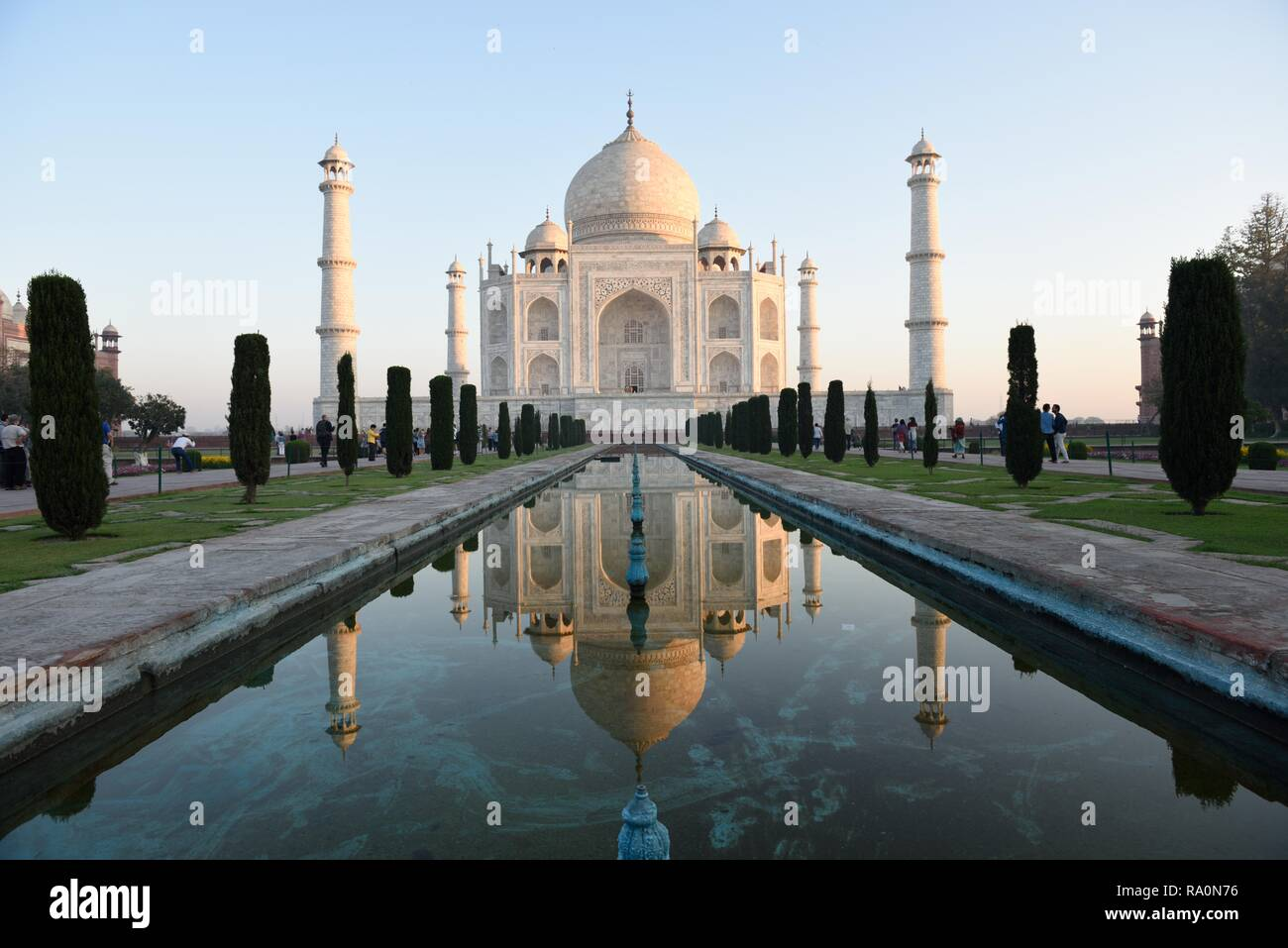 White makrana marble Taj Mahal and water reflections at sunrise in Agra, India. - Stock Image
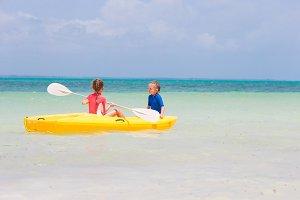 Little adorable girls enjoying kayaking on yellow kayak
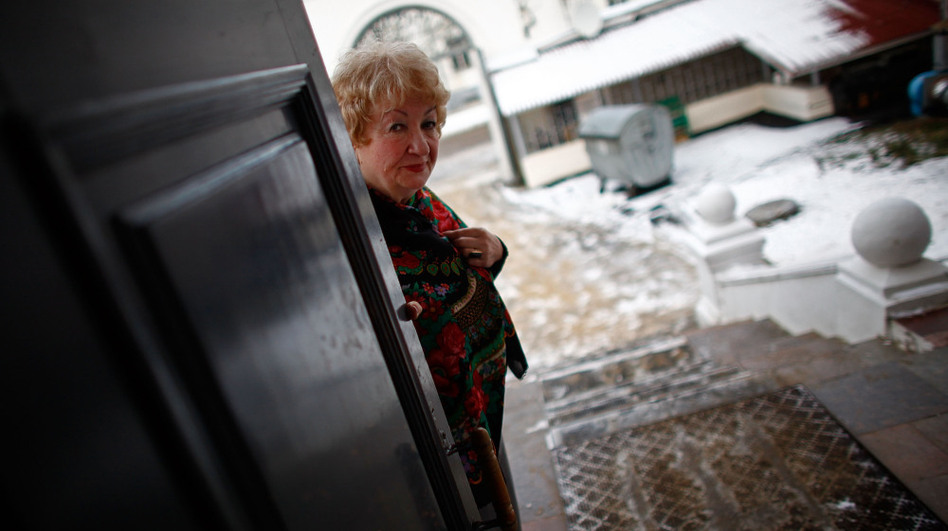 "Ella Stroganova opens the door at the city museum in Yaroslavl, Russia, where she serves as curator. ""Progress makes person absolutely weak,"" Stroganova said. ""He loses his strength because he doesn't need to think how to survive."""
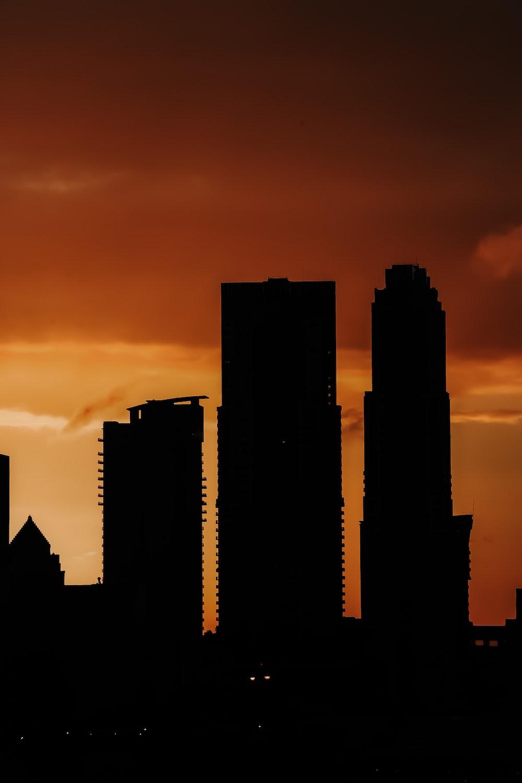 silhouette of three buildings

+--

> **Exercise aim**:
Your copy of the data above should match it exactly, apart from the images.

> **Written solution**:
 White makrana marble Taj Mahal and water reflections at sunrise in Agra, India. - Stock Image
 Little adorable girls enjoying kayaking on yellow kayak
 "Ella Stroganova opens the door at the city museum in Yaroslavl, Russia, where she serves as curator. ""Progress makes person absolutely weak,"" Stroganova said. ""He loses his strength because he doesn't need to think how to survive."""
 silhouette of three buildings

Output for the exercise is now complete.